Pourquoi Sekaï Esthétique est la référence pour les candidates libres
Sekaï Esthétique a fait un choix radical depuis 2011 : ne rien faire d'autre que le CAP esthétique en candidate libre. Pas de catalogue de cinquante formations, un seul diplôme, couvert à 100 % du référentiel, jusqu'au geste filmé en studio. La différence décisive tient en un mot : la formatrice Gaëlle, dix-sept ans de métier, est elle-même jury d'examen CAP en activité. Autrement dit, celle qui corrige vos vidéos connaît de l'intérieur la grille d'évaluation, ce que pénalise un jury sur une désincrustation bâclée et où se cachent les points faciles à récupérer en EP3.
Les résultats sont datés et vérifiables : 100 % de réussite en 2025 parmi les élèves ayant passé le CAP blanc complet, 93 % de mentions contre 71 % de réussite au niveau national, des moyennes jusqu'à 17,63 et des 20/20 obtenus en EP3. Plus de 3 800 femmes ont été formées en quinze ans et la chaîne YouTube de l'école, devenue la référence française sur ce diplôme, réunit plus de 14 800 abonnées. Solène, du Lyaud en Haute-Savoie, résume l'effet de cet accompagnement après son passage :
Une prof géniale et un accompagnement au top qui m'ont permis de réussir mon CAP esthétique. Avec 20 en EP3 et une super moyenne générale !
Concrètement la méthode repose sur plus de 100 heures de cours filmés en HD, des CAP blancs en conditions réelles, des corrections vidéo personnalisées de chaque protocole et une communauté d'entraide. Pour celles qui veulent juger sur pièce avant de s'engager, l'essai offert du Club Déesse permet de découvrir la pédagogie et la qualité des vidéos sans avancer un euro. C'est, dans un parcours où l'on apprend seule, la meilleure façon de vérifier qu'on ne sera pas seule pour autant.
Questions fréquentes
CAP esthétique candidat libre, comment faire en pratique ?
On s'inscrit à l'examen sur Cyclades à l'automne, on prépare le référentiel sur l'année (biologie cutanée, soins du visage, épilation, maquillage, mains et pieds, vente), on s'entraîne en conditions réelles avec un protocole d'hygiène irréprochable, puis on passe les épreuves EP1, EP2 et EP3 au printemps. Une formation à distance dont le correcteur connaît la grille du jury, comme chez Sekaï Esthétique, fait gagner un temps considérable et sécurise les points éliminatoires.
Le CAP passé en candidate libre a-t-il la même valeur ?
Oui. C'est le même diplôme d'État que celui préparé en lycée professionnel, avec le même référentiel et les mêmes épreuves.
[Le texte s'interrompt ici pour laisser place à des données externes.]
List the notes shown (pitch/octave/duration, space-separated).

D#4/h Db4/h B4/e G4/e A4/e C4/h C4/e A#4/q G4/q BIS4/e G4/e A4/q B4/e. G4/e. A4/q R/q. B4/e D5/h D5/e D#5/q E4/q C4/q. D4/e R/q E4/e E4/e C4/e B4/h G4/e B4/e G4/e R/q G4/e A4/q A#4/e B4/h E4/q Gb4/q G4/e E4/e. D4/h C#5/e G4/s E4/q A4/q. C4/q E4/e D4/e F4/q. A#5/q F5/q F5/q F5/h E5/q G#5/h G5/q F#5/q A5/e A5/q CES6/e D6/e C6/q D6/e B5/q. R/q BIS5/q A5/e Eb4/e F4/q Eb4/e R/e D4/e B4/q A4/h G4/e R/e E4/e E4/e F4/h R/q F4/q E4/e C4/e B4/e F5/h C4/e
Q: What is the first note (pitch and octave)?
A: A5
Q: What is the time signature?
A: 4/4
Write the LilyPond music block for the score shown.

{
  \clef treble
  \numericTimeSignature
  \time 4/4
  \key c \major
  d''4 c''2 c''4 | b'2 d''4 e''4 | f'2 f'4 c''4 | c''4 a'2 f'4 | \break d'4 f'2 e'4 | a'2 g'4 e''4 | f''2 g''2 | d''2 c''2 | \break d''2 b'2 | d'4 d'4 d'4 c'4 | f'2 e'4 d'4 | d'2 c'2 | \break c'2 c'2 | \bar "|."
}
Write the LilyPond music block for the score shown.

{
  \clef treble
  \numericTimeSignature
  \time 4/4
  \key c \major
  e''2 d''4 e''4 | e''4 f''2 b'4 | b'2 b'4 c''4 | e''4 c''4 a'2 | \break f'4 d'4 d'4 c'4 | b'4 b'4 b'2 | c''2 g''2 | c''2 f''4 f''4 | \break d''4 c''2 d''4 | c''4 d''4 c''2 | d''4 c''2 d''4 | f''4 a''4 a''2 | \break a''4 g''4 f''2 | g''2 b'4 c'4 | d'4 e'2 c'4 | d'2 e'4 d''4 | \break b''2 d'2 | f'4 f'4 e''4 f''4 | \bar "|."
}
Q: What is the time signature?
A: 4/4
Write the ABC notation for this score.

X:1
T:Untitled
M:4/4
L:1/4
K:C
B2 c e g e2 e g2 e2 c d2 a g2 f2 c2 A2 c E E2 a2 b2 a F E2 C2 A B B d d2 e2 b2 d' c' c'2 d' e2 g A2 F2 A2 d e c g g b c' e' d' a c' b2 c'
La mention « candidate libre » n'apparaît pas sur le diplôme.
Peut-on réussir sans aucun stage en institut ?
L'épreuve professionnelle peut se préparer entièrement à distance dès lors qu'on s'entraîne réellement aux gestes en conditions d'examen. L'essentiel est de répéter les protocoles complets, hygiène comprise, sur des modèles, plutôt que de se contenter de la théorie.